> [PROBLEM]
Print every line of the listing below word for word. Leave out the pictures.

> [EXCERPTED RECORDS]
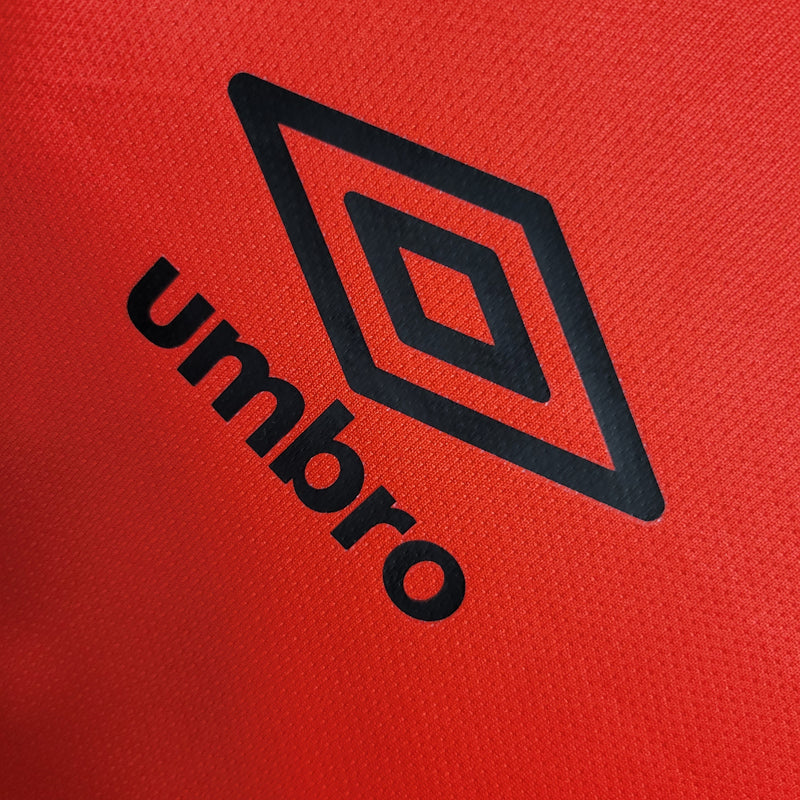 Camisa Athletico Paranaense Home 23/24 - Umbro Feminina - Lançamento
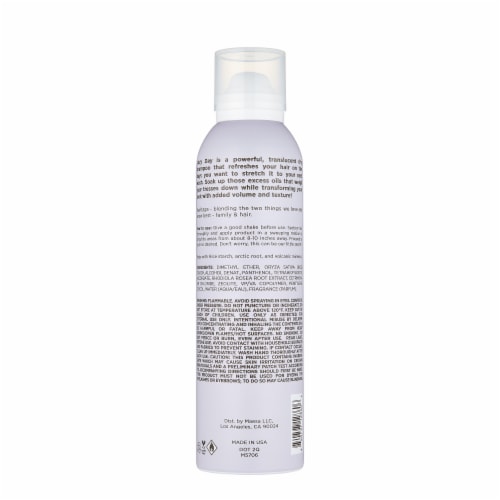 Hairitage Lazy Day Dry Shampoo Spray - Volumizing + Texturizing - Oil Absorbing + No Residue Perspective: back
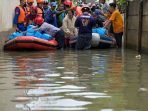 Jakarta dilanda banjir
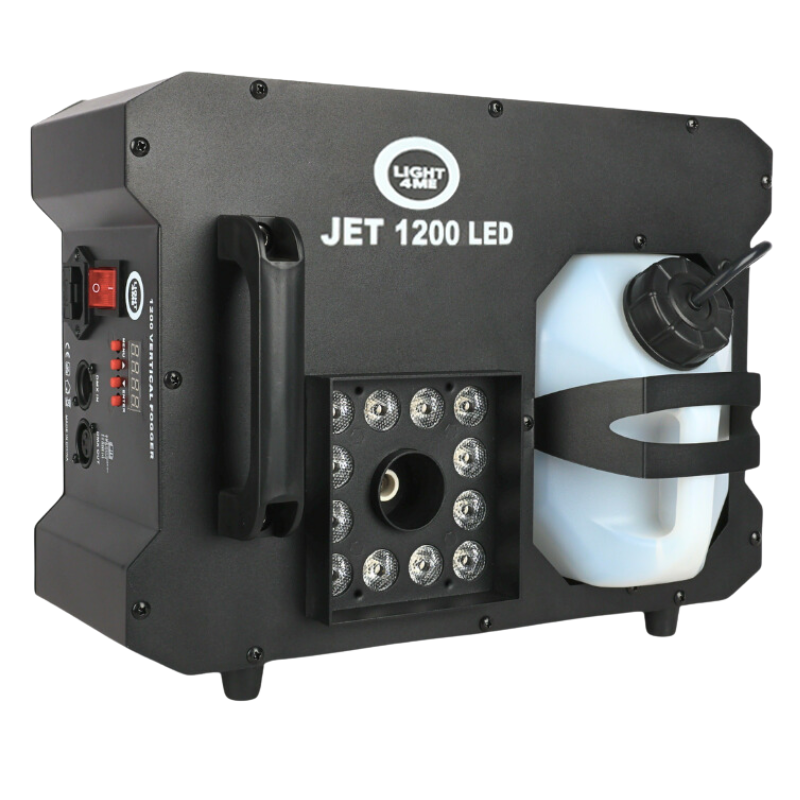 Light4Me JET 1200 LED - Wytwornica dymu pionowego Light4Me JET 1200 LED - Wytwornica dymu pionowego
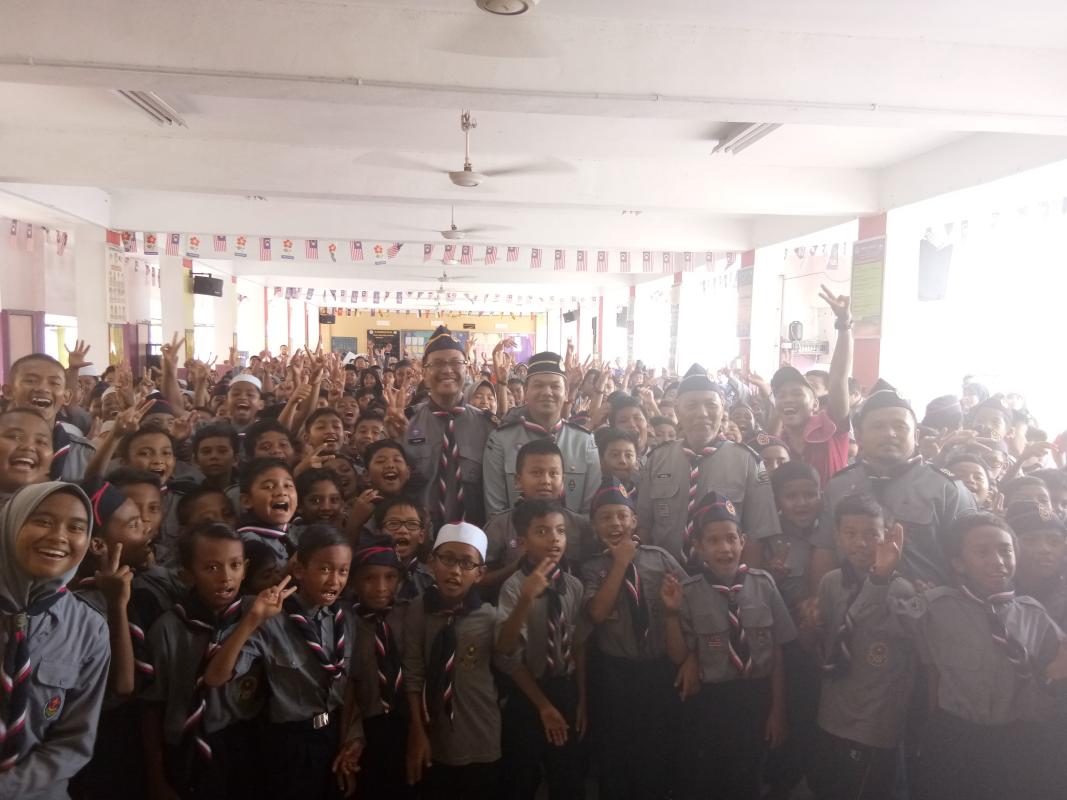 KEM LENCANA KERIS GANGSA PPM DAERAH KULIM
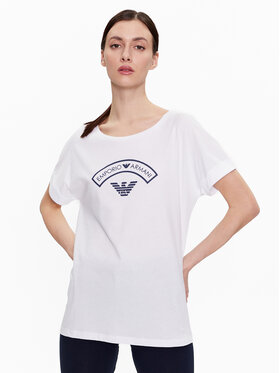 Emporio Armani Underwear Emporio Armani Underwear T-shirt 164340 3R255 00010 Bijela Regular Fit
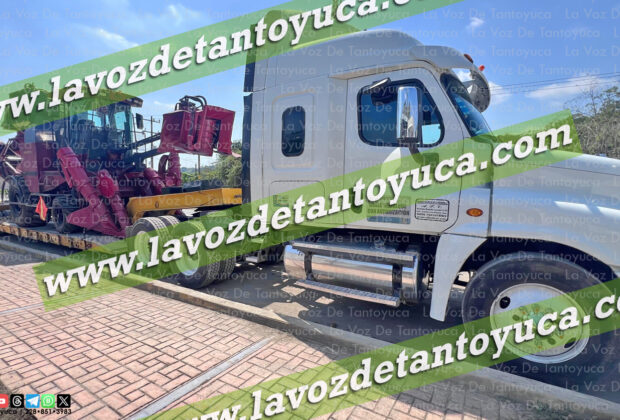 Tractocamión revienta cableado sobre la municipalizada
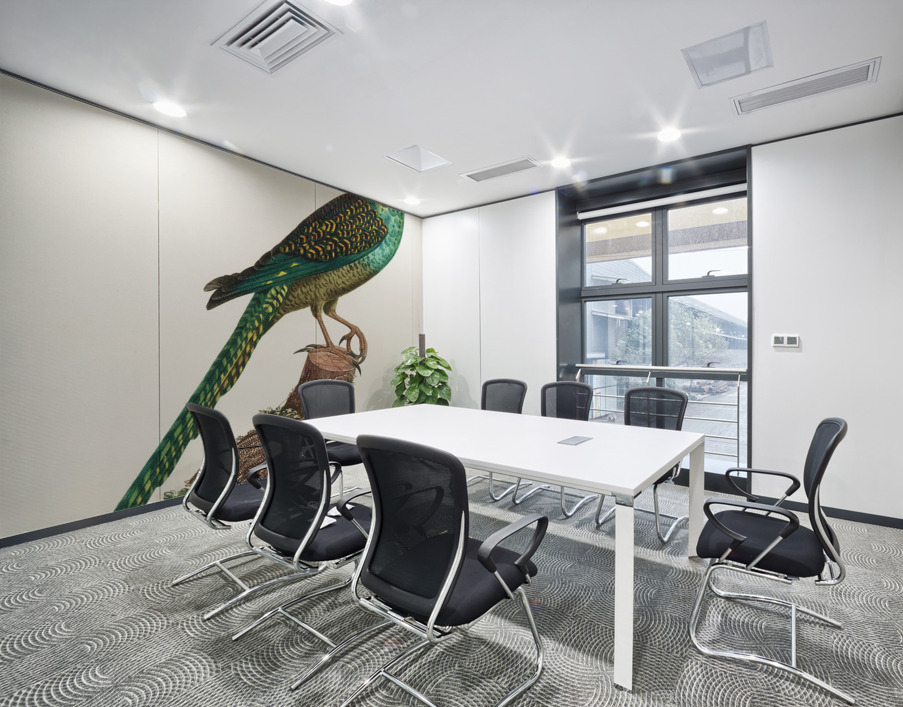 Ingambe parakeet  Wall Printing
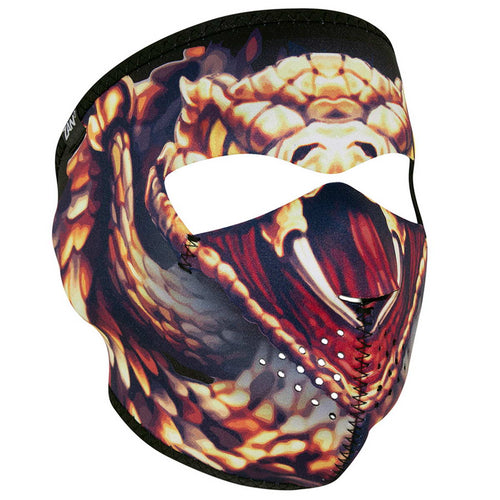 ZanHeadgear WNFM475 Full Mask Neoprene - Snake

> [RESPONSE AREA]
 Camisa Athletico Paranaense Home 23/24 - Umbro Feminina - Lançamento
 Hairitage Lazy Day Dry Shampoo Spray - Volumizing + Texturizing - Oil Absorbing + No Residue Perspective: back
 Jakarta dilanda banjir
 Light4Me JET 1200 LED - Wytwornica dymu pionowego Light4Me JET 1200 LED - Wytwornica dymu pionowego
 KEM LENCANA KERIS GANGSA PPM DAERAH KULIM
 Emporio Armani Underwear Emporio Armani Underwear T-shirt 164340 3R255 00010 Bijela Regular Fit
 Tractocamión revienta cableado sobre la municipalizada
 Ingambe parakeet  Wall Printing
 ZanHeadgear WNFM475 Full Mask Neoprene - Snake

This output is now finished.